One underrated detail is the TourTalk audio devices. Ghost tours live and die by intelligibility. In narrow closes, with echoes off stone, and in underground spaces, it’s easy for a guide to become background noise.
Here, the system helps you stay tuned without leaning in like you’re eavesdropping on a secret meeting. That means the guide can keep the story flowing, and you get less of the usual frustration—wandering a little, trying to hear the next line, then losing the thread.
This is especially helpful if you’re visiting in a group or if you’re sensitive to crowd noise. You can focus on what the guide is saying, which is the whole point.
Guide Styles Matter: Why This Tour Feels Personal

The strongest reviews consistently point to guide talent—storytelling that feels both informative and theatrical. Names that show up as standouts include Michael, Sarah, Steph, Jack, Mike, Martin, Marie, and Neave. Even if you don’t get one of these exact guides, the overall format is designed around a strong storyteller presence.
What I think you’ll notice is the mix of history and performance. The stories cover murder cases, executions, witchcraft, torture, and hauntings, but the best guides use timing, humor, and atmosphere to keep it fun. That’s why the vaults don’t feel like a lecture, and the walking part doesn’t feel like a cheesy jump-scare route.
If you want a tour that makes the city feel like it has a pulse, this guide-led style is the engine.
Price and Value for $39: What You’re Actually Paying For

At about $39 per person, this tour can feel either like a steal or like a splurge. The value depends on what you care about.
Here’s what you’re getting bundled together:
- A guided Old Town walk
- Entry to the Blair Street Underground Vaults
- A drink (whisky, IPA, or soft drink)
- TourTalk audio devices so you can hear the story clearly
For many people, paying for entry plus a drink in addition to guided time is the deciding factor. You’re not just paying for fear. You’re paying for access and storytelling infrastructure—plus a warm, social finish in a cellar.
Also, it’s only 2 hours, which helps. You’re getting a full evening activity without committing to a long excursion that eats the rest of your night.
Who Should Book This (and Who Should Skip It)

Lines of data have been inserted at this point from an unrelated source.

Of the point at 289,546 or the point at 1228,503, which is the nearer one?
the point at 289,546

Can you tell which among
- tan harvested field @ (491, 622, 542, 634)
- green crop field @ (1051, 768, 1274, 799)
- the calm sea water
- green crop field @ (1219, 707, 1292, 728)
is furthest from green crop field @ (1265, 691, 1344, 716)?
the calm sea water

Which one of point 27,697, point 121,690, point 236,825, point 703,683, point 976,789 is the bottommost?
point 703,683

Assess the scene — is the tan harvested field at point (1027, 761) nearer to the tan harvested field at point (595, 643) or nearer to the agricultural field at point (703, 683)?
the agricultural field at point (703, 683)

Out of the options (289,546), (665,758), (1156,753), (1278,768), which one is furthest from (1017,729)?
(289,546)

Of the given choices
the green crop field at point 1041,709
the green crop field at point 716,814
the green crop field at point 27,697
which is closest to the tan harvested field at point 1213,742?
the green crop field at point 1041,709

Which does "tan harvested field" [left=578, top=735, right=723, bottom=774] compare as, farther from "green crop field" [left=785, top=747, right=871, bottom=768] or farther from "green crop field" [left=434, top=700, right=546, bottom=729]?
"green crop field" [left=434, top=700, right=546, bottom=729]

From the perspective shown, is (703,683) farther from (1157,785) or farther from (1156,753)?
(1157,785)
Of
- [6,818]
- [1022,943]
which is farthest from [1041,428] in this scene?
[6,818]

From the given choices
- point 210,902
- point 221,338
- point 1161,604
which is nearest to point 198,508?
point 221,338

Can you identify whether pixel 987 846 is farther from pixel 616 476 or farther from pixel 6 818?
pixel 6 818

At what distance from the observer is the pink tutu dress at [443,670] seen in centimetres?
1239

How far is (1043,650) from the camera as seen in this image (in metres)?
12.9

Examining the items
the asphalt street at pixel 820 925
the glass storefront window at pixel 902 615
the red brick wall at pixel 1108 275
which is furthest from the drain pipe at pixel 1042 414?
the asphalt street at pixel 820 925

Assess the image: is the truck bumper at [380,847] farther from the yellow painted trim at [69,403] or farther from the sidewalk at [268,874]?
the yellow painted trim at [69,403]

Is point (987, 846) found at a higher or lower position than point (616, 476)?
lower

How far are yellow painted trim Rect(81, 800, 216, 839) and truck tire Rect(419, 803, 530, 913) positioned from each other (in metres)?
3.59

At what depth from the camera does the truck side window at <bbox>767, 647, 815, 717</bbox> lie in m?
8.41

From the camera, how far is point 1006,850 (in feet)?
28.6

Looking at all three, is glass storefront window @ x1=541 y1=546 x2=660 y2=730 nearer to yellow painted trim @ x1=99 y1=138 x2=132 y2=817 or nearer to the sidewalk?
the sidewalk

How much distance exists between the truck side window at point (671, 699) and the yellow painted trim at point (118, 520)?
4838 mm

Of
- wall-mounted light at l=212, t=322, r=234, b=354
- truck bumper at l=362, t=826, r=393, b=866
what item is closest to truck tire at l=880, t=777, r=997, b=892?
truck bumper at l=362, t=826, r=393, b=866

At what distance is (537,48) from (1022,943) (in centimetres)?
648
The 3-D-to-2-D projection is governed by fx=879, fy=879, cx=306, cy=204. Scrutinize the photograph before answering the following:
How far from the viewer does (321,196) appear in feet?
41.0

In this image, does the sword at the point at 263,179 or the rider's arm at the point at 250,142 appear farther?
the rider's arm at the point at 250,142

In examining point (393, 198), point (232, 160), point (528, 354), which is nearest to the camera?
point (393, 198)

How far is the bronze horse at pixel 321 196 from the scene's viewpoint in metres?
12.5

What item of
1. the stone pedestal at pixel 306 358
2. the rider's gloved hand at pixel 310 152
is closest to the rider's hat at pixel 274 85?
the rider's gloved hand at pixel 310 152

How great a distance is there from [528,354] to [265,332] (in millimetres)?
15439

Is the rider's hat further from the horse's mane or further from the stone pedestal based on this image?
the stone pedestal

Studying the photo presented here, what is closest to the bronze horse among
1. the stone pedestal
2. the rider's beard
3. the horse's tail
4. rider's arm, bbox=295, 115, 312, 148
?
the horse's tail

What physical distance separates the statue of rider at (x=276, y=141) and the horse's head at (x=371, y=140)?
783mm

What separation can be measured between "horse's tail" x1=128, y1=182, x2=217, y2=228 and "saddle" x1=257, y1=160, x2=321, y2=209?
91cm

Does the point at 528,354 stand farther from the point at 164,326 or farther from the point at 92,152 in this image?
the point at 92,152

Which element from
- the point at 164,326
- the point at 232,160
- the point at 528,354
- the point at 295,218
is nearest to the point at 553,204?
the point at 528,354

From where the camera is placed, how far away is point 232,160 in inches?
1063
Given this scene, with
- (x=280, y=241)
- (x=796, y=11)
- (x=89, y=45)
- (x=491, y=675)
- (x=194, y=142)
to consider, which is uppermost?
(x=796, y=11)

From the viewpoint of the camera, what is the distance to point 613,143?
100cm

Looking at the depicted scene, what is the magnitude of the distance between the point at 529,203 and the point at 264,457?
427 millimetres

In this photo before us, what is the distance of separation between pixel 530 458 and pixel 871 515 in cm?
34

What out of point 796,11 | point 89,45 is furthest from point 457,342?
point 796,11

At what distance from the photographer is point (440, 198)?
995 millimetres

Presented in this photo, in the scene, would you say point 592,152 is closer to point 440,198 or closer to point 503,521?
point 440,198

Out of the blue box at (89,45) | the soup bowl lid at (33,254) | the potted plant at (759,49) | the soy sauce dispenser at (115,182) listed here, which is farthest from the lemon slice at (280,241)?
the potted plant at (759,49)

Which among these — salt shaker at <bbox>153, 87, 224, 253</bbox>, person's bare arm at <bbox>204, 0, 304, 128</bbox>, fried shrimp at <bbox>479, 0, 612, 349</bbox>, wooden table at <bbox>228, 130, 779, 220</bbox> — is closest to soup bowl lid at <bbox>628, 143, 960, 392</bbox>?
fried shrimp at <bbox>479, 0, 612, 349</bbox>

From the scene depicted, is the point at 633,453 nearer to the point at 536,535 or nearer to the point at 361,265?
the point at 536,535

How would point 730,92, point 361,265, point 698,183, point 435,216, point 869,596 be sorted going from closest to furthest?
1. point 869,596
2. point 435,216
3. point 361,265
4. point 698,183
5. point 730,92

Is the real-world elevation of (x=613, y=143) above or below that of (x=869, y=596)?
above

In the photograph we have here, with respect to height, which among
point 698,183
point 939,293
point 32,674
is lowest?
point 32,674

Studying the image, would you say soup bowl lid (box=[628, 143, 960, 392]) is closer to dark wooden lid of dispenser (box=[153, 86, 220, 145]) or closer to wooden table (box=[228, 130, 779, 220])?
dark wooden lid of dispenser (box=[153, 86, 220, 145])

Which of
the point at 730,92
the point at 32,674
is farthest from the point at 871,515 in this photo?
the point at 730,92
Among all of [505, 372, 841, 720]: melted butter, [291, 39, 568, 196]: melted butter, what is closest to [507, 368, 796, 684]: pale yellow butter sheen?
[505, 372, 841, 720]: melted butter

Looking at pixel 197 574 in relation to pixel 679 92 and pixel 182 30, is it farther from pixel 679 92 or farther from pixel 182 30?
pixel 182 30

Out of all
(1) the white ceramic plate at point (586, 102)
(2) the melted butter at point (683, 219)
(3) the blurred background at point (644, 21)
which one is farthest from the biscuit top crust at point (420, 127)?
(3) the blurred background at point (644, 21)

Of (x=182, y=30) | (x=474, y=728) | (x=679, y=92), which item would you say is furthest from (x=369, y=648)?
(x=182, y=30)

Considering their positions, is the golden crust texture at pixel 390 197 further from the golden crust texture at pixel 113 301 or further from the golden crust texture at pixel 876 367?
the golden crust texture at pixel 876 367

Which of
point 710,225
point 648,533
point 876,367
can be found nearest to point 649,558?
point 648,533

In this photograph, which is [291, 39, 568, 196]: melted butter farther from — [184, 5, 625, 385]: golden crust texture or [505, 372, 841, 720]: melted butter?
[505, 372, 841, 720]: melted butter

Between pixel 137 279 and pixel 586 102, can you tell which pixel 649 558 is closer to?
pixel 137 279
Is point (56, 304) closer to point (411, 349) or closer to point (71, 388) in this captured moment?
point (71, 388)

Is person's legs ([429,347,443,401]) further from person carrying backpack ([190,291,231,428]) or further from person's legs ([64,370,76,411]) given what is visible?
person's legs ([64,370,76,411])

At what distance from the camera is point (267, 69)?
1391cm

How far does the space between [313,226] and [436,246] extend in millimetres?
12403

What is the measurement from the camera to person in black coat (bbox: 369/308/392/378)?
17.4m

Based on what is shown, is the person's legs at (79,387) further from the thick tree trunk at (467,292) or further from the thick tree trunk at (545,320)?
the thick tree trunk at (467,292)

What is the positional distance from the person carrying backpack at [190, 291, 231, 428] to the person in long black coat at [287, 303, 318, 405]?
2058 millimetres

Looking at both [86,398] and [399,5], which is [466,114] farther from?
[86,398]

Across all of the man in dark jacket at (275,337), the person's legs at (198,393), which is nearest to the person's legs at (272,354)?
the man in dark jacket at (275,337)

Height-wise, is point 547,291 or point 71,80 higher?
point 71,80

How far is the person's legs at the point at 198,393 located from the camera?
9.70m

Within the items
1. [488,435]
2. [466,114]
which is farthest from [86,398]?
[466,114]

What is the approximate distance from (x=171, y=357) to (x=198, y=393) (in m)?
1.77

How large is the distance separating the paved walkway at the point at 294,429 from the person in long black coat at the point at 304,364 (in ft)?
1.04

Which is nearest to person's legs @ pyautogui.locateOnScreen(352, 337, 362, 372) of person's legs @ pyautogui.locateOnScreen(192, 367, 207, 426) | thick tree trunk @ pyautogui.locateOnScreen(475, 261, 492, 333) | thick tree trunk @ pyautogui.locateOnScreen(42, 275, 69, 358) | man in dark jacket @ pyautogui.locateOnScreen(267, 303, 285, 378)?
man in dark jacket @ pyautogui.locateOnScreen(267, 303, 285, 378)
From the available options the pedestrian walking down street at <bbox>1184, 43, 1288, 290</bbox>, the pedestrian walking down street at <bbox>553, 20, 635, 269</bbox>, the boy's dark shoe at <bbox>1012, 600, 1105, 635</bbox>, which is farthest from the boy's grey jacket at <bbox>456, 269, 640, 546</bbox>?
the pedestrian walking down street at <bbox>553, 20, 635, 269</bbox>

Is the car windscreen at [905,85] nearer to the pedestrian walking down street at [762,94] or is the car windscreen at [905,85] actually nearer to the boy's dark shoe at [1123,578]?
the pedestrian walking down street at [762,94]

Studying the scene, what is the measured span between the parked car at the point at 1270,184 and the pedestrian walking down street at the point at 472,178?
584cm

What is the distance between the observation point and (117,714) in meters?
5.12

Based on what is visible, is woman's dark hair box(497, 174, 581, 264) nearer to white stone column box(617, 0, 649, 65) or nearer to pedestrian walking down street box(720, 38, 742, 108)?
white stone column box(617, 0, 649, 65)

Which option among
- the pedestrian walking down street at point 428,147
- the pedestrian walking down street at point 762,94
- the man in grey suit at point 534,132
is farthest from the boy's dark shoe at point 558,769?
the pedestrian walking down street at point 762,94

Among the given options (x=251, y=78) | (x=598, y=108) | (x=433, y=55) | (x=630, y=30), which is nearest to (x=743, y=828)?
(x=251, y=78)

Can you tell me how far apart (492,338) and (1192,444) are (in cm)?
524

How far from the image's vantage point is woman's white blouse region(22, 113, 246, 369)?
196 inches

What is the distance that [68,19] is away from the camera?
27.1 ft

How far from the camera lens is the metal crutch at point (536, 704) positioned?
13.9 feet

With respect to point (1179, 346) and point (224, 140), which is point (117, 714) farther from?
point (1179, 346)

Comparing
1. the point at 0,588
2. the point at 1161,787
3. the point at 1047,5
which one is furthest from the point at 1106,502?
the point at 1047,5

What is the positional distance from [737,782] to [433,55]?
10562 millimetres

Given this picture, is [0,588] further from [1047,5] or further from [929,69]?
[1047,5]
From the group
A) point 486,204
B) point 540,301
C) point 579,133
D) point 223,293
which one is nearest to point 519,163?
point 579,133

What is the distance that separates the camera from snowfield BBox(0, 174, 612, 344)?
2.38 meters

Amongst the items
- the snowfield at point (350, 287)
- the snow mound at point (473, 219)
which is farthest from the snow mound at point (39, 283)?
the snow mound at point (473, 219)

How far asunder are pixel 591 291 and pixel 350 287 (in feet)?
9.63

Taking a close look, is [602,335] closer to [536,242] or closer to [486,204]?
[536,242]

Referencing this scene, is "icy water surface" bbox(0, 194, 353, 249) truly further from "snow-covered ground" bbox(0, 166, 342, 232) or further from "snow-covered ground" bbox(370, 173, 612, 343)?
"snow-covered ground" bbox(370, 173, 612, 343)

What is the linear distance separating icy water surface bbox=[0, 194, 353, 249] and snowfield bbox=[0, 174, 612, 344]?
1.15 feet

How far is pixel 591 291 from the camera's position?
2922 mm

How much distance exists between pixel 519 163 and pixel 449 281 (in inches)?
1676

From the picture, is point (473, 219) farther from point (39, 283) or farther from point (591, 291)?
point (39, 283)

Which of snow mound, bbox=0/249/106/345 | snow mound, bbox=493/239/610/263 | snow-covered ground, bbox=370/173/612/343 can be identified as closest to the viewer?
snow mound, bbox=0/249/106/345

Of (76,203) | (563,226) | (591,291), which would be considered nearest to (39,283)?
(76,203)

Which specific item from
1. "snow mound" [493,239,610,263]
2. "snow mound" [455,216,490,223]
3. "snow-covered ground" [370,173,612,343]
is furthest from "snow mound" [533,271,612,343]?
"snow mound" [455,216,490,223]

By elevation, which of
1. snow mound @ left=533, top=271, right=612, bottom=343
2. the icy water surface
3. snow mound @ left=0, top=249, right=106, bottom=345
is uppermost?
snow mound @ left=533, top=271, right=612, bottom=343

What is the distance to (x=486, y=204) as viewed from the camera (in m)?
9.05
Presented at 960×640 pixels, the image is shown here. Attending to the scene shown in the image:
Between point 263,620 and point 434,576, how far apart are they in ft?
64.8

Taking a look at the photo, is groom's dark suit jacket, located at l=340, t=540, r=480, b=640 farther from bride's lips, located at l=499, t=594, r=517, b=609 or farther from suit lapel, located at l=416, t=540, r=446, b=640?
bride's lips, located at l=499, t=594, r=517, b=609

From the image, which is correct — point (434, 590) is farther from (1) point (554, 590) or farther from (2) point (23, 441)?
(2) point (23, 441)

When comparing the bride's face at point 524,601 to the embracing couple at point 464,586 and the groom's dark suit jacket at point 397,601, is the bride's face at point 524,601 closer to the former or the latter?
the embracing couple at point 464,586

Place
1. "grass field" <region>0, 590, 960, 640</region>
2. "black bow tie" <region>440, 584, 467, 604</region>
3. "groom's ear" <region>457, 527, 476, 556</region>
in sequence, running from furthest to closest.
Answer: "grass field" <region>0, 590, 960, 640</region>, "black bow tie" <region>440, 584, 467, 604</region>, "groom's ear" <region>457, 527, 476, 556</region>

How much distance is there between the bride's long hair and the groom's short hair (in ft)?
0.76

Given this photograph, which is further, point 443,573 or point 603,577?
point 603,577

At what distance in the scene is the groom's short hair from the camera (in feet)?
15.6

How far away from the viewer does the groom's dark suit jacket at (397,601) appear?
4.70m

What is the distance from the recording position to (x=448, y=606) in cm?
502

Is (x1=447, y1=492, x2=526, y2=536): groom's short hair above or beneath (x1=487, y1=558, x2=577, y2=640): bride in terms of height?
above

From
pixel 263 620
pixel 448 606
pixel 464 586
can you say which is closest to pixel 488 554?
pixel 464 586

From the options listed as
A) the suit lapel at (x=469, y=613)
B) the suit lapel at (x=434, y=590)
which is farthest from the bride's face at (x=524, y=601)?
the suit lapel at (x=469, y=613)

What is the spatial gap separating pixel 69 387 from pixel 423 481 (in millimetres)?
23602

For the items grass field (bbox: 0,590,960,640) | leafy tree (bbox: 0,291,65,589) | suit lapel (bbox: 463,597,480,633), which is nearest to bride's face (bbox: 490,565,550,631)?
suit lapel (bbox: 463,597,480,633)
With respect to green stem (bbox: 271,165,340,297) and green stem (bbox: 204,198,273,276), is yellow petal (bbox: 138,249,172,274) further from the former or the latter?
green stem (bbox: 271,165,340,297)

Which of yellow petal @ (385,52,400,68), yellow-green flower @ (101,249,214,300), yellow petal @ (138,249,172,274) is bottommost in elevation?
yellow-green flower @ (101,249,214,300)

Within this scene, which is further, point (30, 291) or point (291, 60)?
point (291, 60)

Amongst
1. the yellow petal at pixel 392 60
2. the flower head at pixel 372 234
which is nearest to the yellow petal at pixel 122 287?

This tour is a great fit if you want:
- A spooky, story-first Edinburgh experience
- A guided walk that links Old Town streets to dark events
- A proper vault visit, not a quick photo stop
- Audio support from TourTalk for clear narration
- A sit-down end point with whisky or a cold pint alternative
You should probably skip it if:
- You use a wheelchair or need access for mobility impairments (it is listed as not suitable for these needs)
- You’re traveling with kids under 5 for the underground part
- You’re not comfortable with graphic-themed storytelling like blood and torture references
If you’re flexible and you can handle a cold, damp underground environment, it’s a fun night choice that feels distinctly Edinburgh—stone, shadow, and all.
Should You Book This Edinburgh Underground Vaults Ghost Tour?
Yes, I’d book it if you want your Edinburgh night to be active, guided, and atmospheric—and you like history that leans dark. The combination of Blair Street vault access, storyteller-led pacing, TourTalk audio clarity, and a candlelit cellar drink makes this more than a one-note “boo” tour.
If you’re sensitive to horror themes or you need strong accessibility accommodations, look for a different kind of evening program. Otherwise, this is one of those experiences that turns a famous city into something you can feel after dark.